ACTION ITEM:
Your output is the line containing "genus: Odocoileus" plus all lines after it to the end of the records, reproduced exactly, with nothing else.

EXERCISE INPUTS:
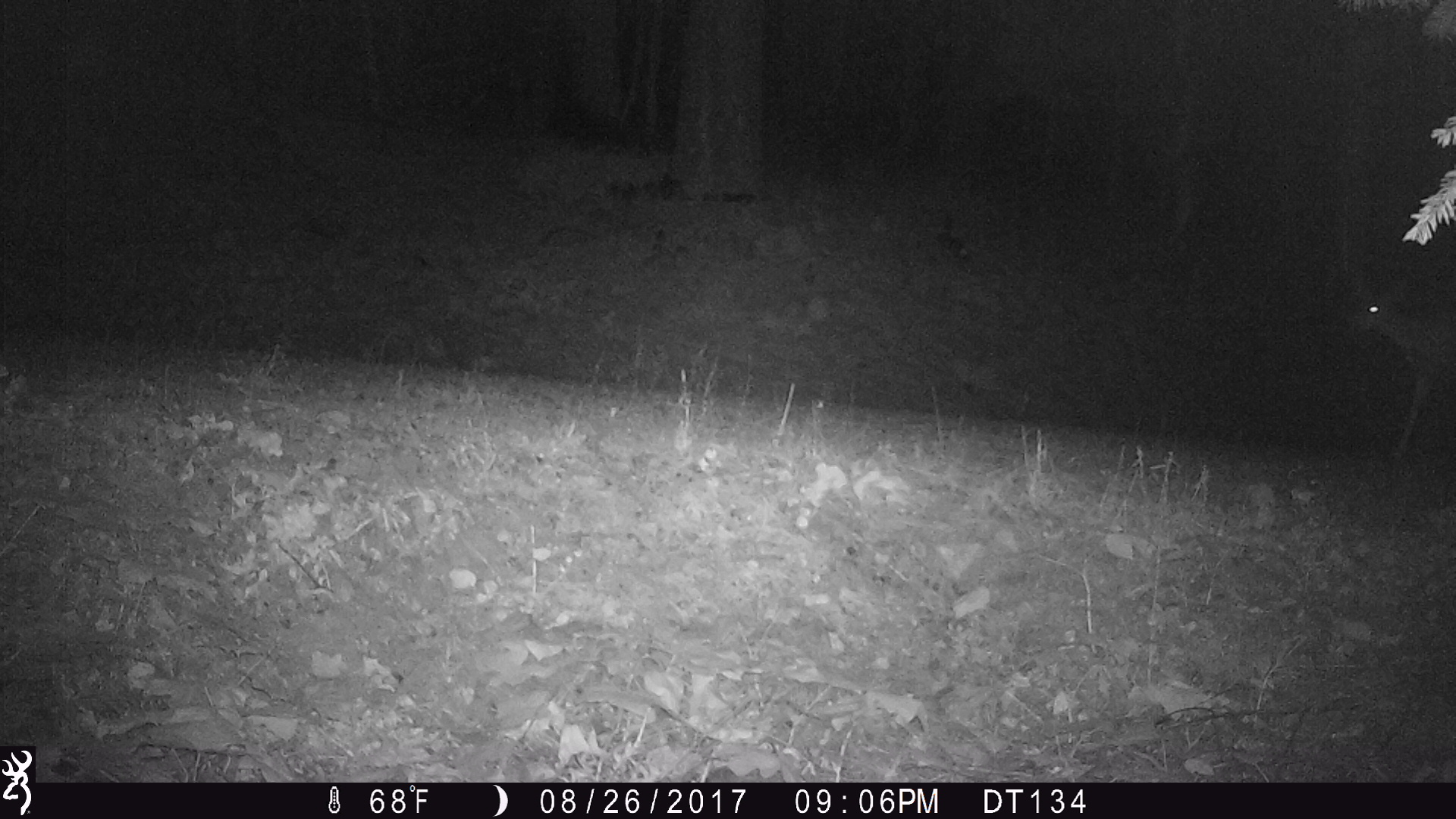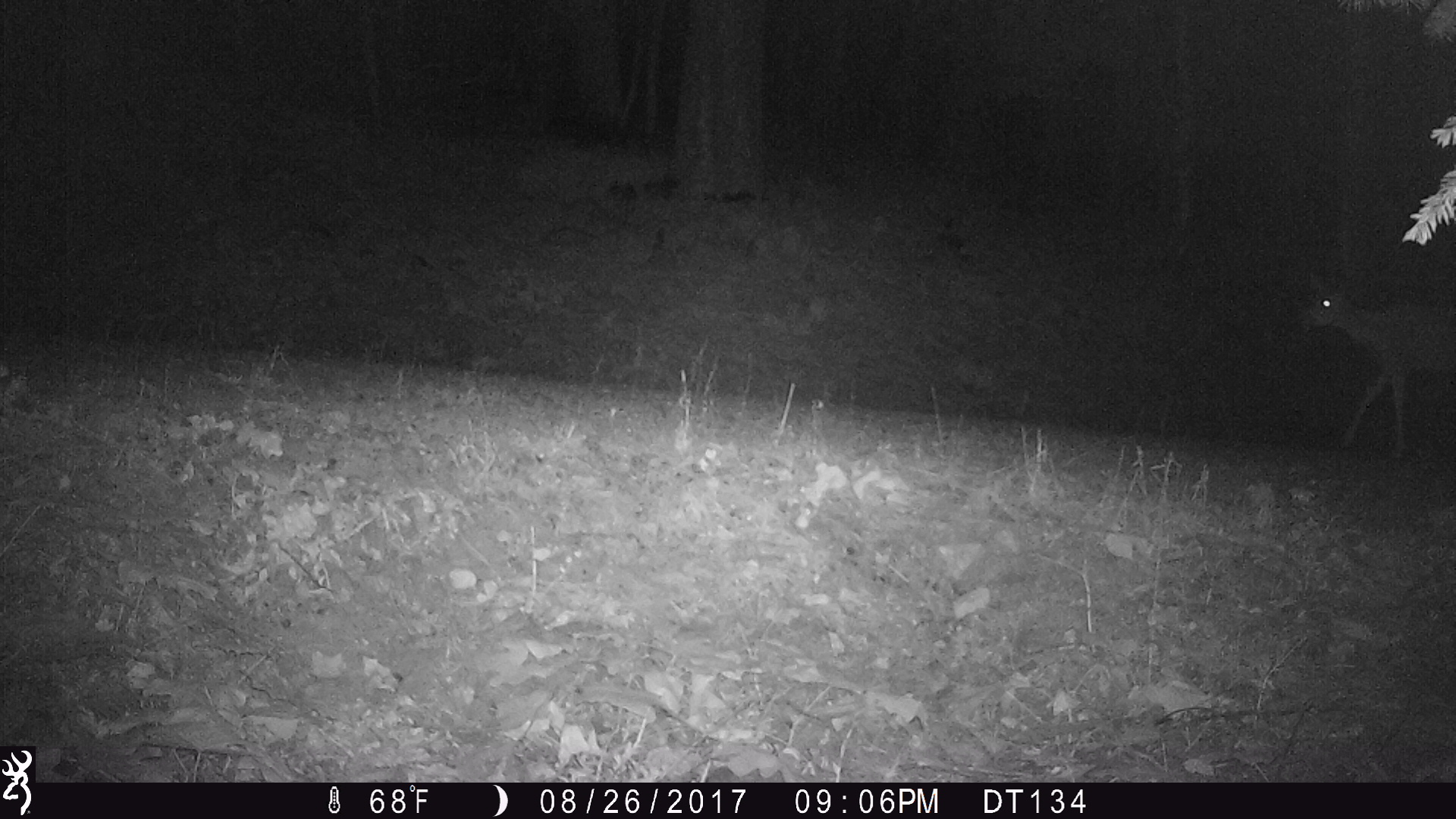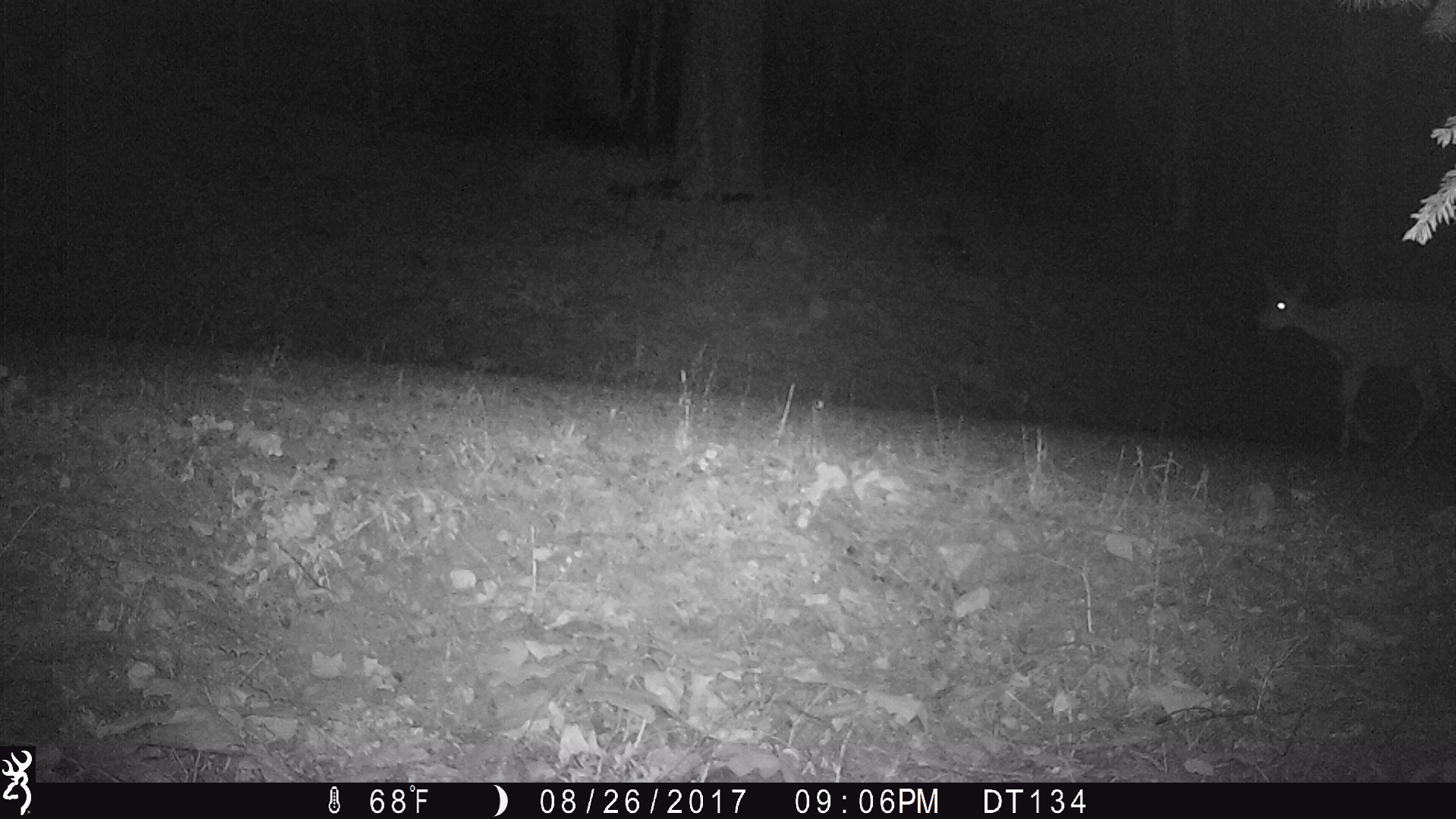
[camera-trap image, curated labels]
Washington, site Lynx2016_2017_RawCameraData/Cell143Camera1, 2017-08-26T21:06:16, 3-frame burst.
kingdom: Animalia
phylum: Chordata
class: Mammalia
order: Artiodactyla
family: Cervidae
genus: Odocoileus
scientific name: Odocoileus hemionus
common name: mule deer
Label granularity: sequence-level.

TASK ANSWER:
genus: Odocoileus
scientific name: Odocoileus hemionus
common name: mule deer
Label granularity: sequence-level.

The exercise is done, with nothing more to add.